The third is data infrastructure. FRAC recommends tracking benefit losses, food insecurity, and retail closures in real time, and adjusting response based on emerging trends rather than lagging indicators. Traditional quarterly grantee reports will not surface this information fast enough to be useful.
The visibility question
This is where I want to be direct about something we hear consistently in conversations with foundations: the coordination challenge OBBBA creates is not new. It is an acceleration of something that was already true. Foundations have been managing food relief grantee networks with limited visibility for years. Quarterly reports, fragmented spreadsheets, anecdotal updates from site visits. That approach was imperfect when demand was stable. When demand spikes unevenly across a region, the cost of that information gap becomes much higher.
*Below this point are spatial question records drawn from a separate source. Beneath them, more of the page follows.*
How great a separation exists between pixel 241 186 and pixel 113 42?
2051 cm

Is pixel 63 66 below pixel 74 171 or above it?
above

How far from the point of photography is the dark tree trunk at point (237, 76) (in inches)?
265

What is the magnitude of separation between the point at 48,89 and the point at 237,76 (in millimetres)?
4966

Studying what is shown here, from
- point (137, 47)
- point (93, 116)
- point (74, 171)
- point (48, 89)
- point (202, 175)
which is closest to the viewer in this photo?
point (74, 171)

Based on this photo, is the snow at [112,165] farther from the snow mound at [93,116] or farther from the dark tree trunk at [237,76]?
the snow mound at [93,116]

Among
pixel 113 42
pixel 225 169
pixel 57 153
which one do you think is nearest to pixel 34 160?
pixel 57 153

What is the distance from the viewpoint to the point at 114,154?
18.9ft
Knowing which organizations are absorbing the surge, which neighborhoods have lost coverage because a key partner is overwhelmed, and where duplication is wasting scarce capacity, these are not nice-to-haves in a period of contraction. They are what separates a strategic response from a reactive one. It's part of why we built FastRoots: to give foundations real-time visibility into what's actually happening across their grantee networks, not just what showed up in last quarter's report.
The window before the surge
FRAC's core argument is simple: communities that build their response infrastructure now will be far better positioned than those that wait until demand has already overwhelmed their grantee networks. The same logic applies to foundations. The eligibility changes are already in effect. The cost shifts arrive next year. The demand surge is not speculative. It is a predictable consequence of a policy already signed into law. The question for foundation leaders isn't whether this is coming. It's whether your organization will have the infrastructure to respond to it strategically when it does.
The FRAC City Playbook is available at frac.org. It's 15 pages and worth the full read.